═════ Passage provided


    He doesn't refer to phonemes or allophones, what follows is my interpretation of what he writes. His transcribed IPA text demonstrates two allophones, prevocalic trilled [r] and untrilled [ɹ] elsewhere. He describes something rather different in the book. There, he refers to coronal vowels, that are r-coloured, transcribed with a superscript r above the vowel character, for the non-prevocalic environment, i.e. the instances of /r/ that are lost in non-rhotic English. He finds this Northern English allophone more relaxed than is the case in American and SW English. In his Northern English speech, this /r/ survives in the vowel and not as a postvocalic consonant. So there was just one small step from this to full non-rhoticity in Northern English, i.e. merely skip the r-colouring of the vowel.

  2. The occurrence of pre-consonantal /r/ is not the only strange thing about this transcription. Here are a few other oddities:

    1. aim → /eːɪm/ where all other occurrences of the FACE vowel have /eː/
    2. of is usually /ʌv/ but there is one occurrence of /ɔv/
    3. the stress marking is seriously weird. There are long long stretches without any marks. This is also true of the transcription by Sweet.
    4. The use of /e/ in weak syllables. /laŋɡwedʒez, sɪstem, ɪlɪtəret/ are some examples.

    1. Yes indeed, John. In the book on Northern English, Lloyd explained that e: tended to have a slight palatal off-glide. Either he's inconsistent in the transcription, or maybe he's telling us that usage varies.

      I thought they were inconsistent about transcribing accentuation too, then I thought I saw the principle: the first syllable is always accented unless some other syllable has an accent mark. I was too impatient to check it all the way through.

══════════
═════ Records provided

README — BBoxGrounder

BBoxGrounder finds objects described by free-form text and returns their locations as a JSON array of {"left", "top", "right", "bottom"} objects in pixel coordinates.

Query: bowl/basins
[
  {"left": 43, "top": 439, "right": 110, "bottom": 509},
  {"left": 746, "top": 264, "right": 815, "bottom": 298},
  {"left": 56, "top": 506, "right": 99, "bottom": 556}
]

══════════

* _Required action_
Continue the discussion of Lloyd's transcription of Northern English from its last sentence, leaving the data aside.

* _Answer area_
  3. I checked the occurrence of rhoticity in Lancashire by listening to recordings in the British Library online collection, particularly the Leeds Survey of English Dialects (early 1950s, informants born between 1860s and 1880s), the Berliner Lautarchiv (British prisoners, born 1880-90, recorded 1915-18, sounds like phonograph cylinders), and the BBC Millenium Memory Bank (people aged 20-80, recorded in 1998-99). Apart from the war prisoners (who read a passage from Luke's gospel), all the informants were interviewed about life stories. Taken together, they confirm the Wikipedia article on the Lancashire dialect today, that rhoticity declines the closer one gets to Manchester and Liverpool, and dies out northwards between Preston and Lancaster. Two informants born around 1860 were just 15 years younger than Lloyd hmself. The SED 19th c. informants were specially selected to highlight conservative pronunciations, all were rhotic. The few Liverpool informants, (1920 to 1960) were all non-rhotic. The 1914 war prisoners were all rhotic except the one from Manchester. There was less rhoticity among the 20th c. informants, and especially some examples of partial rhoticity. Any systematic tendencies among these might point to steps in how rhoticity is abandoned. I noted from one informant (Bolton 1909): rhotic forges, work, form but nonrhotic start, paper.

    All rhotic informants followed Lloyd's description, trilled r (at least frequently) before vowels, r-colouring on vowels elsewhere.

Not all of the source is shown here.